| 所给文段 |
# # # # #

Untrained model predictions:

----------------------------

It was good. - Positive

Not a fan, don’t recommed. - Positive

Better than the first one. - Positive

This is not worth watching even once. - Positive

This one is a pass. - Positive

import evaluate  # Import the evaluate module

# import accuracy evaluation metric
accuracy = evaluate.load("accuracy")
# define an evaluation function to pass into trainer later
def compute_metrics(p):
    predictions, labels = p
    predictions = np.argmax(predictions, axis=1)

# # # # #

| 所给资料 |
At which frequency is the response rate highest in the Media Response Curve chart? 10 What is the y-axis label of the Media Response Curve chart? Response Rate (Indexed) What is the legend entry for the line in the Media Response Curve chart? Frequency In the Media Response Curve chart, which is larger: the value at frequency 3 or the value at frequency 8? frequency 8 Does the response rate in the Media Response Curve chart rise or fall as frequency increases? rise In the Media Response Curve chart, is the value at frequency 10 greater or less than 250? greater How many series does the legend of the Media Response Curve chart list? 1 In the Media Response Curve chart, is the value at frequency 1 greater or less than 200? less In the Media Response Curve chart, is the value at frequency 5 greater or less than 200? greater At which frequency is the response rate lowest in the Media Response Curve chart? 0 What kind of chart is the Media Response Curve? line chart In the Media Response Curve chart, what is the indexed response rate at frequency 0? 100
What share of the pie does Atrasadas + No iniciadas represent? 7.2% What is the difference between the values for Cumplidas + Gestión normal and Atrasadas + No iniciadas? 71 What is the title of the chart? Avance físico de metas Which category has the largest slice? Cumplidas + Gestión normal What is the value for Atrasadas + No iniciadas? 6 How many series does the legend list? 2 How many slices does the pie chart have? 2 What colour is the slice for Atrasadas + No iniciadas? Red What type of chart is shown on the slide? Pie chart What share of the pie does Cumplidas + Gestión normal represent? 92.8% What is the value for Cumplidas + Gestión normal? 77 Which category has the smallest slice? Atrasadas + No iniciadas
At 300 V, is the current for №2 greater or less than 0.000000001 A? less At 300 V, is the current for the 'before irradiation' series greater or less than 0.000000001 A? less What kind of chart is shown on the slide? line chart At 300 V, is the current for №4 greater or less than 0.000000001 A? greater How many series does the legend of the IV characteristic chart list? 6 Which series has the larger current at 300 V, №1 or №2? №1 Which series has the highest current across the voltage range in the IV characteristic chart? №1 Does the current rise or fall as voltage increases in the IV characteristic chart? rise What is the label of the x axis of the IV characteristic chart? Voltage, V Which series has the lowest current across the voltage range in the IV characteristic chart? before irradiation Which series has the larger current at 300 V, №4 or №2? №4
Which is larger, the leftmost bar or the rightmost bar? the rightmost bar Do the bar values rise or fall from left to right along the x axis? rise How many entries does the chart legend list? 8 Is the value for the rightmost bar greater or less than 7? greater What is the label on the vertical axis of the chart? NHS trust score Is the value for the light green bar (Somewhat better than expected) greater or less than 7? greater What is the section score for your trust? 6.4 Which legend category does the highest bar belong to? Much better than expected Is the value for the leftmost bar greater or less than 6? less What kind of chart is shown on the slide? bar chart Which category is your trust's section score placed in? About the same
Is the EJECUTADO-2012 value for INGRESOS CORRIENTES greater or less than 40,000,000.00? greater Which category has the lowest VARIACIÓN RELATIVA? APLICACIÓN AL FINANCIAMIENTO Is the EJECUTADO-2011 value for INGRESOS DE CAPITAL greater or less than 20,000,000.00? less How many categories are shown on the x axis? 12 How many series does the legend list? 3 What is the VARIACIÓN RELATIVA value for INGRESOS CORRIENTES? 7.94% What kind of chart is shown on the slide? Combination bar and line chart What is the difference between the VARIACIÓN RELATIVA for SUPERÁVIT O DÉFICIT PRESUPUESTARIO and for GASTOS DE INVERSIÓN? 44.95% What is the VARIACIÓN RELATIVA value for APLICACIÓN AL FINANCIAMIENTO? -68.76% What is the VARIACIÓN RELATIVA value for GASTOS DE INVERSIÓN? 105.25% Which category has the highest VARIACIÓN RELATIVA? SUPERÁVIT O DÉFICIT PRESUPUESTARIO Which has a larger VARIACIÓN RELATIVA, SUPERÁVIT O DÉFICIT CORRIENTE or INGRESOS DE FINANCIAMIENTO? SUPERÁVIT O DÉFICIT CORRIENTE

# # # # #

| 待解决问题 |
a) 所给文段中，未训练模型将“This one is a pass.”预测为哪一类？
b) 将所给文段中的“This is not worth watching even once.”译成中文。
作答时只能依据所给文段，不要参考数据行。

| 参考答案 |
a) Positive

b) 这个连看一遍都不值得。